9. Si les témoignages concordants de certains agents de la commune permettent certes d’établir que la requérante adopte un comportement inapproprié dans un environnement professionnel, il ne ressort pas des pièces du dossier que le maire de la commune de Castelnau- de- Médoc, qui a pourtant engagé trois procédures disciplinaires contre Mme B, aurait engagé une procédure disciplinaire à son encontre pour ces faits alors même que les évaluations produites par la requérante ne font état d’aucune difficulté rencontré dans l’exercice de ses fonctions. Ces faits, s’ils révèlent un comportement anormal de la part de Mme B ont entraîné une suite d’agissements disproportionnés qui, par leur nature, leur intensité et leur fréquence, constituent une réponse abusive. Par suite, les circonstances ainsi décrites permettent de regarder les agissements dont Mme B se plaint comme constitutifs de harcèlement moral. Dès lors, en refusant de lui accorder le bénéfice de la protection fonctionnelle, la commune de Castelnau-de-Médoc a commis une erreur d’appréciation et méconnu les dispositions de l’article L. 134-1 du code général de la fonction publique.

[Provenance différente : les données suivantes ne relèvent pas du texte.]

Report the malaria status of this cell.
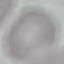

Uninfected.

Giemsa stain. Automatically extracted cell patch, resized to 64 × 64 pixels. Acquired by smartphone through the microscope eyepiece. Thin smear of blood.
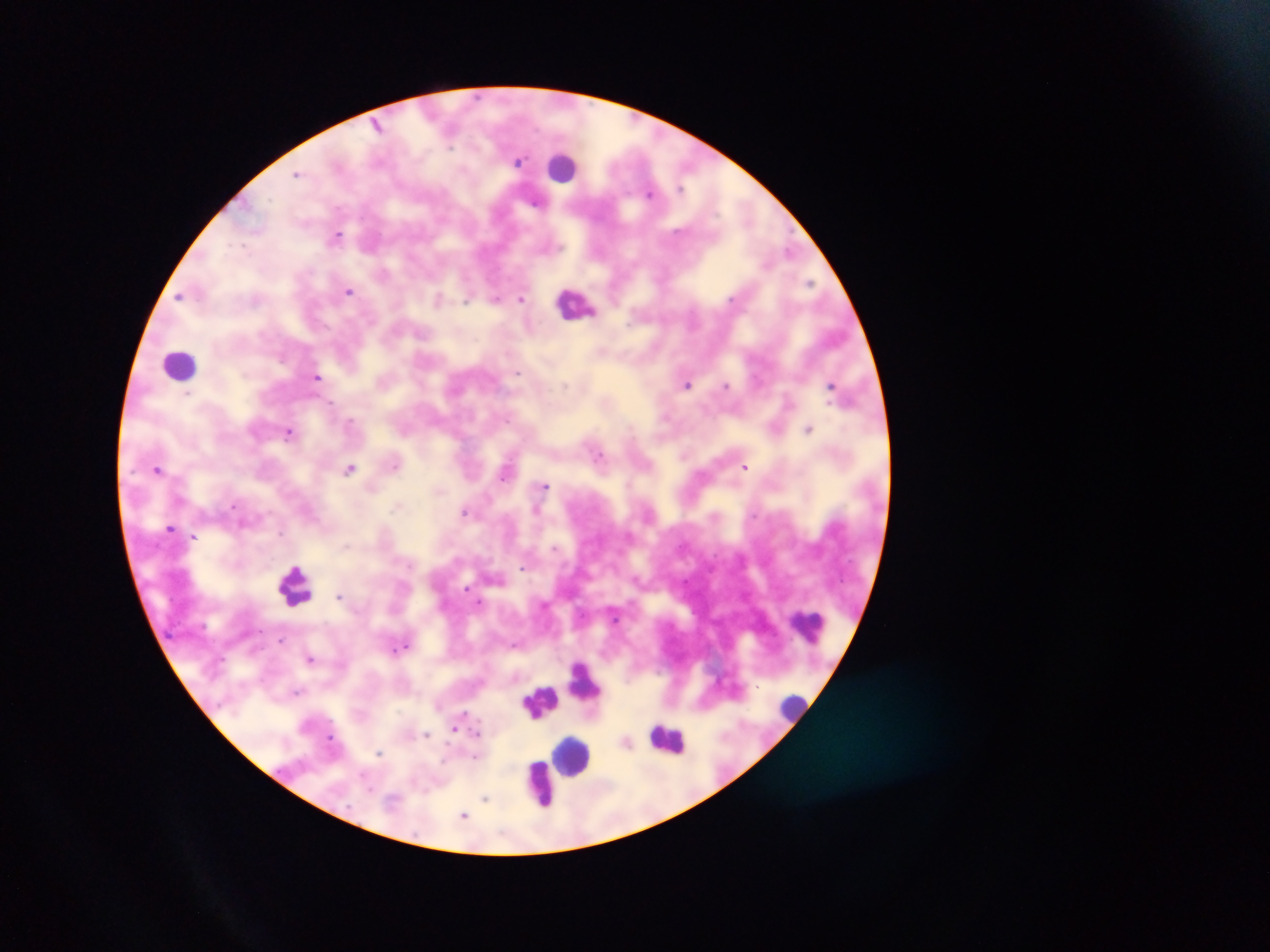

Approximate centers as x y in pixels. Leukocyte locations: 559 167; 574 302; 179 364; 298 590; 808 625; 584 683; 537 696; 789 704; 667 730; 566 753; 537 781. Plasmodium parasite locations: 450 146; 297 176; 679 188; 650 194; 536 200; 335 234; 813 282; 348 290; 178 297; 495 298; 522 298; 467 300; 520 373; 318 377; 334 403; 507 418; 351 420; 290 432; 598 453; 350 468; 747 468; 158 469; 504 478; 543 484; 490 499; 233 504; 537 509; 464 512; 242 524; 170 526; 281 531; 193 536; 347 544; 557 549; 522 567; 294 570; 466 587; 341 594; 481 601; 543 602; 615 618; 281 640; 408 644; 516 644; 311 659; 298 692; 463 712; 455 729; 478 733; 427 735; 331 737; 381 753; 474 757; 365 772; 486 798; 464 815. Thick blood film. Image is 1270×952 pixels. Sample from Ghana. Mobile-phone photograph taken through the microscope. One field of view.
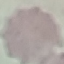
{
  "malaria_status": "uninfected",
  "stain": "Giemsa",
  "image_type": "cell patch, automatically extracted from a larger field of view and resized to 64 × 64 pixels",
  "capture": "smartphone through the microscope eyepiece",
  "preparation": "thin blood smear"
}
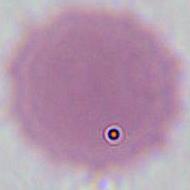
Summary:
  - Modality: photomicrograph
  - Magnification: 1000x
  - Identification: red blood cell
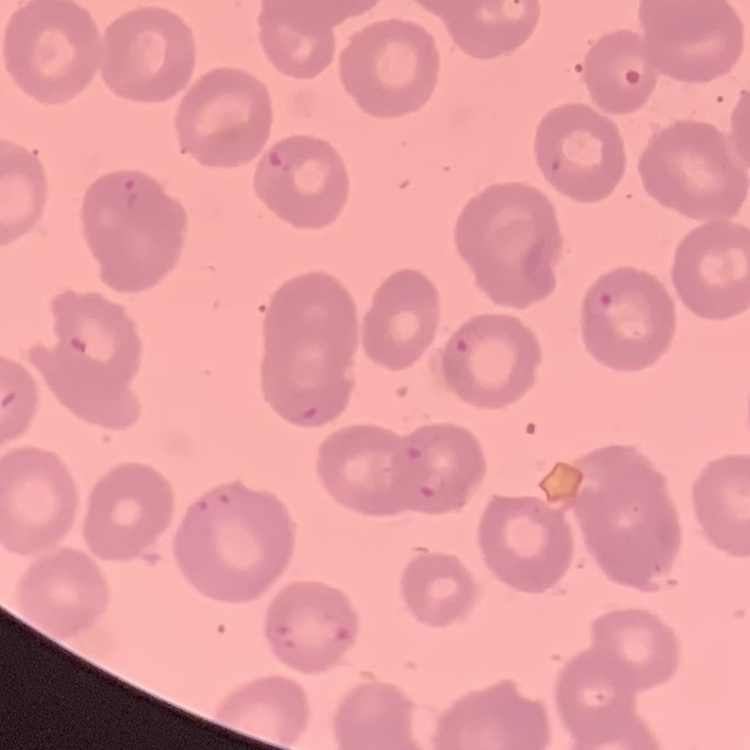

{
  "red_blood_cell_morphology": "no rouleaux formation",
  "image_type": "square crop of a larger photomicrograph",
  "stain": "Field's or Giemsa",
  "preparation": "thin peripheral smear"
}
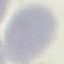

Malaria status: uninfected. Acquired by smartphone through the microscope eyepiece. Giemsa stain. Thin blood film. Cell patch, automatically extracted from a larger field of view and resized to 64 × 64 pixels.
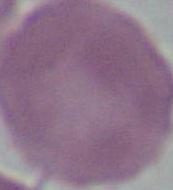
magnification = 1000x
identification = erythrocyte
modality = micrograph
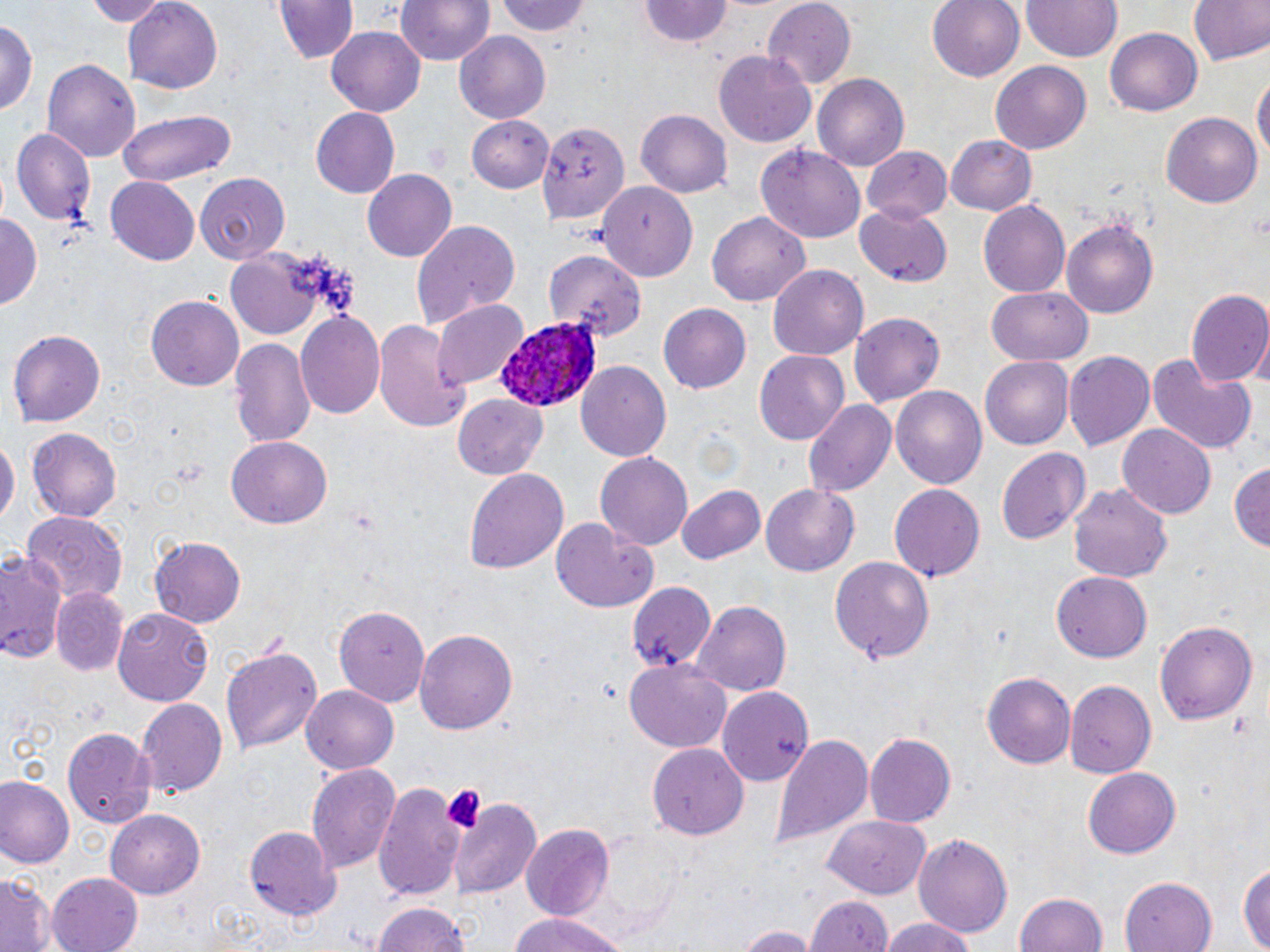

10. Il résulte de ce qui précède, sans qu’il soit besoin de se prononcer sur l’autre moyen invoqué dans la requête n° 2205355, que Mme B est fondée à demander l’annulation de la décision implicite du 11 août 2022 par laquelle le maire de la commune de Castelnau-de-Médoc a refusé de lui accorder la protection fonctionnelle.
En ce qui concerne la décision refusant de reconnaître l’imputabilité au service de la pathologie de la requérante :
11. En premier lieu, aux termes de l’article L. 822-20 du code général de la fonction publique : « Est présumée imputable au service toute maladie désignée par les tableaux de maladies professionnelles mentionnés aux articles L. 461-1 et suivants du code de la sécurité sociale et contractée dans l’exercice ou à l’occasion de l’exercice par le fonctionnaire de ses fonctions dans les conditions mentionnées à ce tableau () ». Aux termes de l’article L. 461-1 du code de la sécurité sociale : « () Peut être également reconnue d’origine professionnelle une maladie caractérisée non désignée dans un tableau de maladies professionnelles lorsqu’il est établi qu’elle est essentiellement et directement causée par le travail habituel de la victime et qu’elle entraîne le décès de celle-ci ou une incapacité permanente d’un taux évalué dans les conditions mentionnées à l’article L. 434-2 et au moins égal à un pourcentage déterminé ». Aux termes de l’article R. 461-8 du même code : « Le taux d’incapacité mentionné au septième alinéa de l’article L. 461-1 est fixé à 25 % ».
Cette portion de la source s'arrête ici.